Some people take this literally and remove their favourite bits from their work just because they like them so much – apparently director Danny Boyle always cuts the single best shot from his movies. I take it more as encouragement to examine those “particularly fine” pieces of writing and consider whether they might be too clever or just plain unnecessary.
I try to remember this advice when I’m revising (and when I’m writing a first draft although that’s harder). I don’t just focus on the bits of the story that are obviously bad; I try to look at all of it. Just because I like a scene or a paragraph doesn’t mean it needs to be there – it might slow down the story or distract the reader or just not add anything of value. If that’s the case, no matter how well it’s written, it can go.
Of course, it’s still something I get wrong – I’ll be killing a few darlings in my upcoming rewrite of The Ghost Smuggler – but I do try.
But, there’s another concept I’ve found very useful over the years and that’s making sure I nurture my rabbits.
The idea comes from this quote:
“Ideas are like rabbits. You get a couple and learn how to handle them, and pretty soon you have a dozen.” – John Steinbeck
As soon as I read that a light came on in my head. That’s exactly what it’s like for me. I may start off with just a vague inkling of an idea but if I keep rolling it around in my head then before I know it I’ve got another idea and another and another. Conversely, if I stop thinking about my ideas, they wither and die and I end up in a creative wasteland, miserable and alone.
In the software industry we call this phenomenon feature creep. As you develop a piece of software it becomes easier and easier to think of more and more cool additions. You quickly start to believe that those cool ideas are critical to the project’s success. Before you know it the design doubles in size and you need to start adding programmers to the team to get everything done. Inevitably you don’t and your software ends up shipping late or it’s rushed out full of bugs.
But in writing, nurturing those rabbits is essential. You can’t write fiction without ideas and the more you have the better. Even the uninspiring little runts are worth keeping around; who knows what they’ll grow into.
I find the early hours of the morning particularly fertile ground for ideas. That’s when Ethel the Muse joins forces with Captain Insomnia and the pair of them keep ideas bouncing around my head until the sun comes up. Some of those ideas are titles or phrases. Sometimes it’s an ending or a striking scene or fantastic imagery. Often, they’re opening lines that I love without having any clue where the story is going to go. Whatever form those rabbits take, I know that if I let them play around in my head for a while, if I poke and prod at them, they’ll turn into a fully fleshed out story filled with potential. Then all I need to do is get that potential out of my head and onto the page and that’s the easy bit, right?

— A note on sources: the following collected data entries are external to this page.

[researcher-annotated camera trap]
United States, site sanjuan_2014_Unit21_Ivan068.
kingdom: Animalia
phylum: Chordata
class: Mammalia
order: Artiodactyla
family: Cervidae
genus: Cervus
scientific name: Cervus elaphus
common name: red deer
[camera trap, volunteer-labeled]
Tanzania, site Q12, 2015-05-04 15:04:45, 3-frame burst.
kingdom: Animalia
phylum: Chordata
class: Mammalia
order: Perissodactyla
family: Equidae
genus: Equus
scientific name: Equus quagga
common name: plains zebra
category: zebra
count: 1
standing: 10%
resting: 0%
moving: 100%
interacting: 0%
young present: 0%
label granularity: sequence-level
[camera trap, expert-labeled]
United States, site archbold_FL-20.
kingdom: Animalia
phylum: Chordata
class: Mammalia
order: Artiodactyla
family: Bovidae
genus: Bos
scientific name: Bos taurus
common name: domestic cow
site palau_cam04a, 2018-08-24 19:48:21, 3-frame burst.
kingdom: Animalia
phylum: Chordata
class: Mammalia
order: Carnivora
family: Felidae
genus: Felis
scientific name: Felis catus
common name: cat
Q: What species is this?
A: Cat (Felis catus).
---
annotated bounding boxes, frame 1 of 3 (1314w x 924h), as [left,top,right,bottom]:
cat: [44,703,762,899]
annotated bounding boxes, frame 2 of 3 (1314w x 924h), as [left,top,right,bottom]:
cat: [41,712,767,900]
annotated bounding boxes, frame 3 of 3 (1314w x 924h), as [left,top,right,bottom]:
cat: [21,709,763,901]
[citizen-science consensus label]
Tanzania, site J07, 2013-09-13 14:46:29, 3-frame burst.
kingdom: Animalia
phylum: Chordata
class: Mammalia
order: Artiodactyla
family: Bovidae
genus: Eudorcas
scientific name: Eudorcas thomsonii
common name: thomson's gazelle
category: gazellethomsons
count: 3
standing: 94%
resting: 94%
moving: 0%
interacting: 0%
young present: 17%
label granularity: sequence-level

Of course, I’m very careful not to dive straight into writing one of these early morning offspring – I let them percolate for a while to make sure there’s enough there to support an entire story. Often, ideas that seem like a stroke of genius at three am are truly awful in the cold harsh light of day.
And ideas frequently pop up while I’m writing – half the time I’m relying on that happening to get to the end of the story (or through the middle). Those ideas aren’t always good and they might not fit into my current story but that doesn’t mean I should forget about them; I just add them to the rest of my ideas and see what happens.
Whenever your rabbits appear, make sure you write them down somewhere. Some writers use a notebook to store them, I have a document on my PC. I try to get all the rabbits, even the unruly ones, in there. Every now and again, especially if I’m feeling low on inspiration, I take a look through the ideas file and inevitably find something to kick start my imagination. Be careful to make the notes clear enough that you’ll remember what you meant years later – it’s very easy to be unintentionally cryptic at this point.
So, nurture your rabbits, take care of them and play with them and before long you’ll have hundreds of the damn things trying to get out of your head and onto the page.